Morar em um apartamento que quase não recebe luz solar pode trazer alguns desafios no dia a dia. Ambientes mais escuros costumam acumular mais umidade, podem favorecer o surgimento de mofo e transmitir uma sensação constante de frio e falta de ventilação.
Mas afinal, o que fazer quando o apartamento não pega sol? Existem soluções para minimizar os problemas e tornar o imóvel mais saudável e confortável.
Por que a falta de sol pode ser um problema?
A luz solar ajuda a reduzir a umidade dos ambientes, dificulta a proliferação de fungos e contribui para uma sensação maior de conforto térmico.
Quando um imóvel recebe pouca ou nenhuma incidência solar direta, podem surgir situações como:
- Mofo em paredes e armários;
- Cheiro constante de umidade;
- Roupas que demoram a secar;
- Ambientes frios durante boa parte do dia;
- Maior necessidade de iluminação artificial.
Nem todo apartamento sem sol apresentará esses problemas, mas a probabilidade é maior, especialmente em regiões úmidas.
Como reduzir os efeitos da falta de sol?
Mantenha os ambientes ventilados
Mesmo sem incidência solar direta, a circulação de ar é fundamental.
Abra janelas diariamente sempre que possível e utilize ventiladores para movimentar o ar dentro dos cômodos.
A ventilação ajuda a diminuir a concentração de umidade e reduz o risco de mofo.
Utilize desumidificadores
Em imóveis muito úmidos, um desumidificador pode fazer grande diferença.

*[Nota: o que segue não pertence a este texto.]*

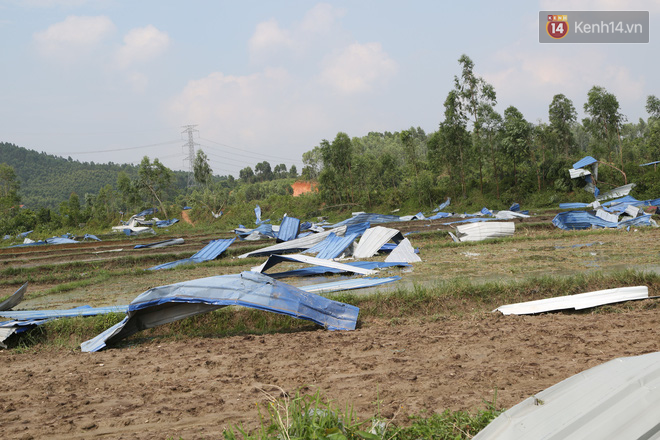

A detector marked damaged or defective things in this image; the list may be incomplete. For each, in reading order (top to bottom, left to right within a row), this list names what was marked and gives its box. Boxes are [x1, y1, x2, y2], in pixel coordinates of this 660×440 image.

torn roofing [148, 239, 236, 270]
torn roofing [276, 216, 302, 242]
torn roofing [253, 254, 376, 276]
torn roofing [266, 262, 410, 278]
torn roofing [354, 227, 404, 258]
torn roofing [0, 284, 27, 312]
torn roofing [82, 270, 360, 352]
torn roofing [492, 288, 648, 314]
torn roofing [474, 350, 660, 440]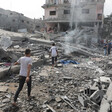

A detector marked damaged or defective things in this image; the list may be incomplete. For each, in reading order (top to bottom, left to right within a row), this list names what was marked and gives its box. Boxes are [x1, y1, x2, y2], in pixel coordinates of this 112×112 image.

damaged building [41, 0, 105, 31]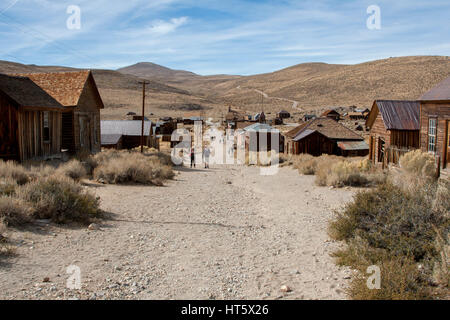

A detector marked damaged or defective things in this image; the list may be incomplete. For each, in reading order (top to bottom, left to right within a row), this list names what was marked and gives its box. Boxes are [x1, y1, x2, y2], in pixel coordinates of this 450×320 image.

rusty metal roof [0, 73, 62, 109]
rusty metal roof [420, 75, 450, 100]
rusty metal roof [372, 100, 418, 130]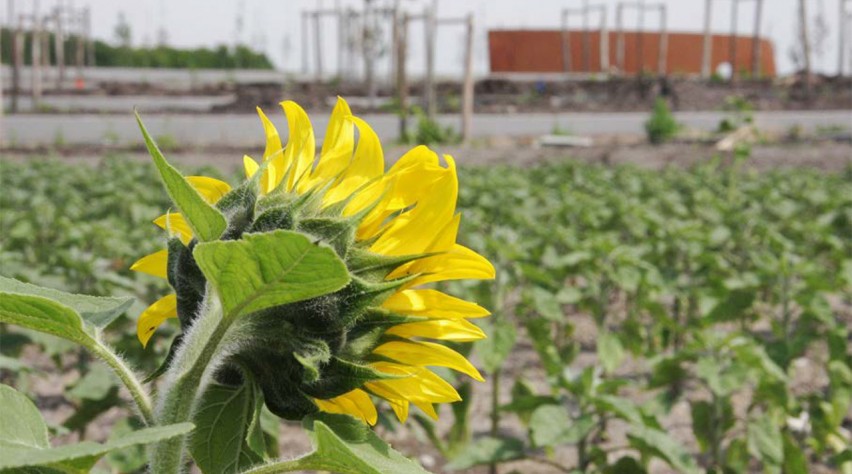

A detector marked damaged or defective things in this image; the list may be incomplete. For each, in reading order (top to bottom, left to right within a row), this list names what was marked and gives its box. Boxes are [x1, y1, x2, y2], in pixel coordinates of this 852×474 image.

rusty metal wall [490, 30, 776, 77]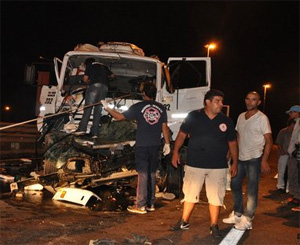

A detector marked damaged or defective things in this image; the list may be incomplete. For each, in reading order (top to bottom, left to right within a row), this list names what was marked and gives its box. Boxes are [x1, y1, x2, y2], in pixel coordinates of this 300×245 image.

wrecked truck [17, 42, 211, 207]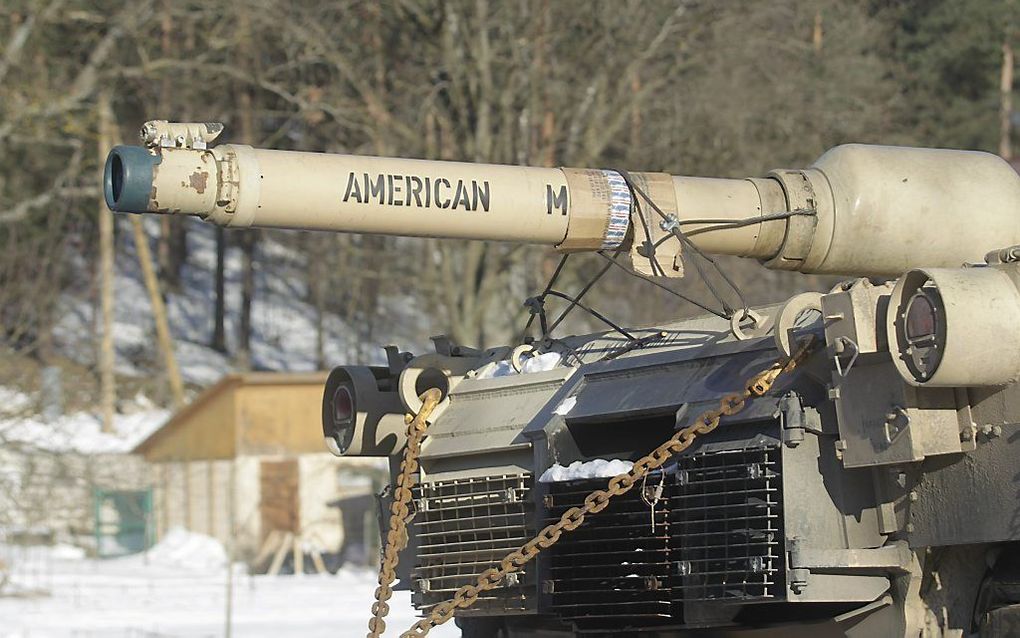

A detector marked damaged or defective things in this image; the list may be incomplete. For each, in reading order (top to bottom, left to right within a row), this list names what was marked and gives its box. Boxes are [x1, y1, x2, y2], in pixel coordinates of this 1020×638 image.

rusty chain [369, 385, 444, 632]
rusty chain [393, 336, 816, 632]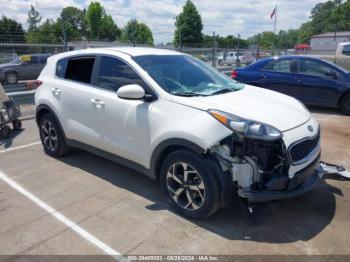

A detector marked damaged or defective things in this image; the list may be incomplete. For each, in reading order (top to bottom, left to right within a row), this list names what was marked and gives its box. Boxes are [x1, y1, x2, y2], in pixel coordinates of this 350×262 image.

front end damage [209, 131, 324, 205]
damaged front bumper [239, 154, 324, 203]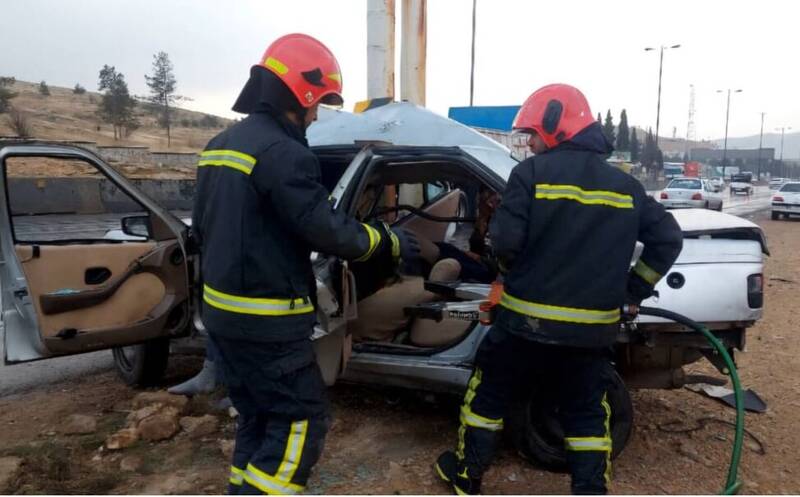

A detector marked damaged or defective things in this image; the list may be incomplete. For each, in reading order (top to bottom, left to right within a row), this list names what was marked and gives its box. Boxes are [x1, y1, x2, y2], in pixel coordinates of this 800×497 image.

detached car door [0, 141, 191, 362]
severely damaged car [0, 102, 764, 466]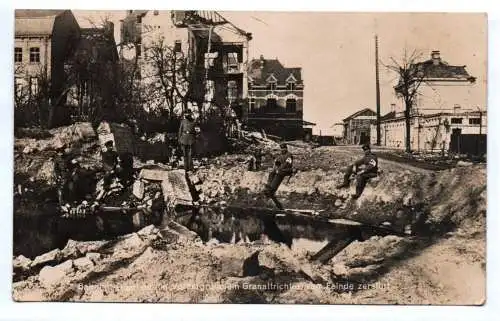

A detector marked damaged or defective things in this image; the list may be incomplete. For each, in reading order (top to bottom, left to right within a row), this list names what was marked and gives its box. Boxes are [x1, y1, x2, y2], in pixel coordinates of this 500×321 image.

building with broken roof [14, 10, 80, 106]
building with broken roof [116, 10, 250, 115]
building with broken roof [245, 54, 310, 139]
building with broken roof [370, 51, 486, 154]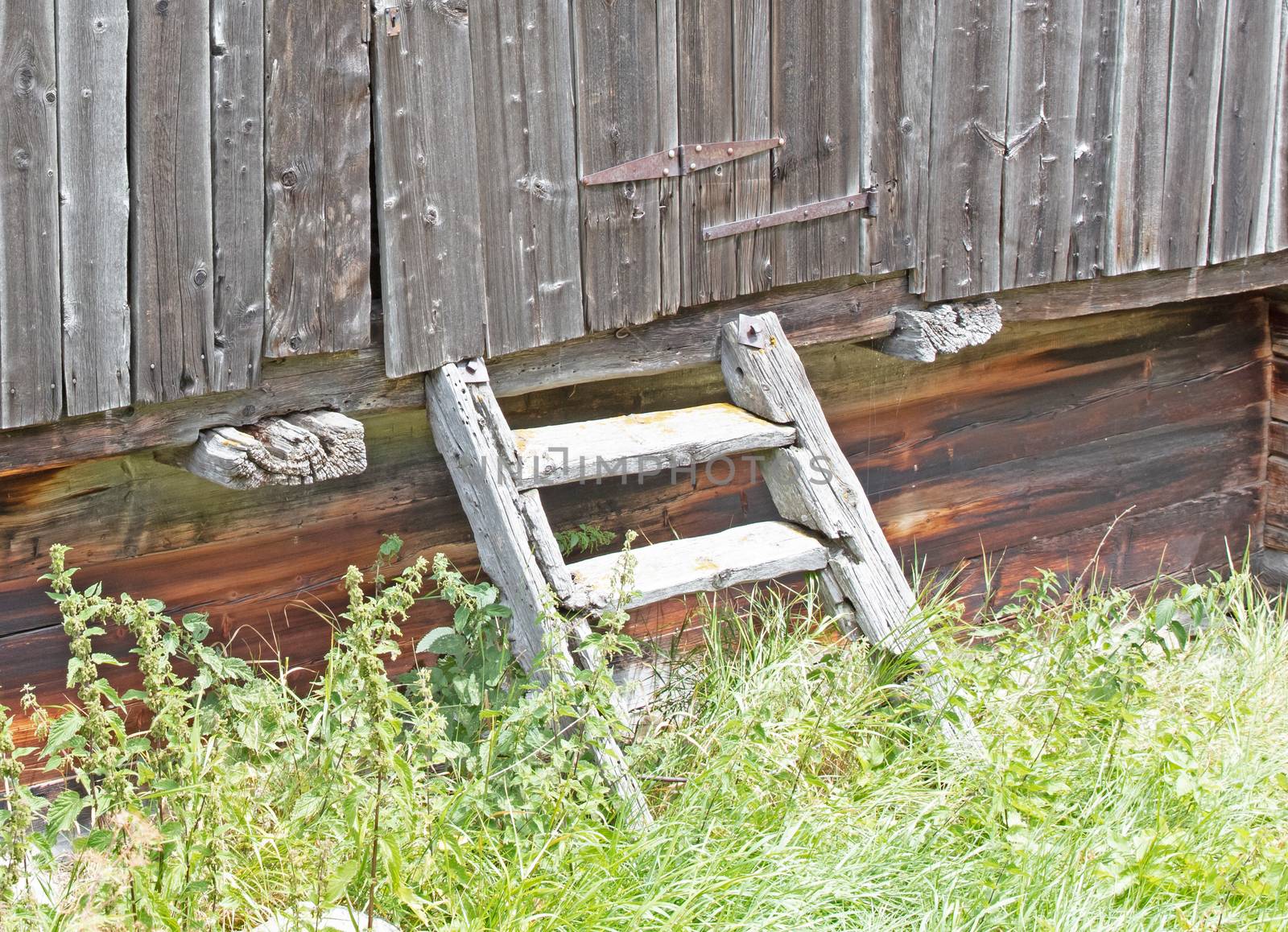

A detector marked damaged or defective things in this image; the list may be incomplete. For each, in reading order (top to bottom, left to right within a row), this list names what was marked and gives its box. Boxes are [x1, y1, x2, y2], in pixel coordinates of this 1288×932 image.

rusty iron hinge [583, 136, 786, 187]
rusty iron hinge [705, 188, 876, 241]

Existem modelos elétricos e versões mais simples, com produtos absorventes de umidade, que podem ser colocados dentro de armários e closets.
Evite encostar móveis nas paredes
Guardar móveis grandes totalmente encostados em paredes frias favorece o aparecimento de mofo atrás dos armários.
Sempre que possível, deixe alguns centímetros de distância para permitir a circulação de ar.
O proprietário é obrigado a resolver o problema?
Depende.
Se a ausência de sol for apenas uma característica natural da localização ou da orientação do imóvel, normalmente não existe obrigação legal do proprietário de modificar a situação.
Por outro lado, se a falta de insolação estiver causando infiltrações, mofo estrutural ou problemas decorrentes de defeitos na construção, o locador poderá ser responsável pelos reparos necessários.
Caso existam danos estruturais, é importante registrar fotos, comunicar formalmente o proprietário ou a imobiliária e guardar toda a documentação.

A falta de sol pode justificar a rescisão do contrato?
Na maioria dos casos, não.
O simples fato de o apartamento receber pouca luz solar geralmente não caracteriza um vício que permita o encerramento do contrato sem penalidades.
No entanto, situações graves envolvendo infiltrações, insalubridade ou problemas estruturais persistentes podem exigir análise específica do caso concreto.
Se o imóvel apresentar mofo constante e condições inadequadas de habitabilidade, vale a pena buscar orientação jurídica.
O imóvel sem sol precisa informar isso ao locatário?
A legislação não exige que anúncios informem obrigatoriamente a incidência solar.
Por isso, é importante visitar o imóvel em horários diferentes antes de assinar o contrato e observar fatores como ventilação, iluminação natural e sinais de umidade.
Aliás, problemas relacionados ao estado de conservação do imóvel costumam gerar dúvidas semelhantes às discutidas no artigo sobre desgaste natural no imóvel alugado: quem paga?
Também é interessante conhecer seus direitos em situações envolvendo cobranças na saída do imóvel.
E se surgir algum conflito com o proprietário durante a locação, vale conferir.
Vale a pena morar em um apartamento sem sol?
Isso depende do perfil do morador.
Algumas pessoas valorizam mais localização, preço e metragem do que a incidência solar. Já outras consideram a iluminação natural um fator essencial para o conforto e a qualidade de vida.
O importante é conhecer as características do imóvel antes da locação para evitar surpresas desagradáveis após a mudança.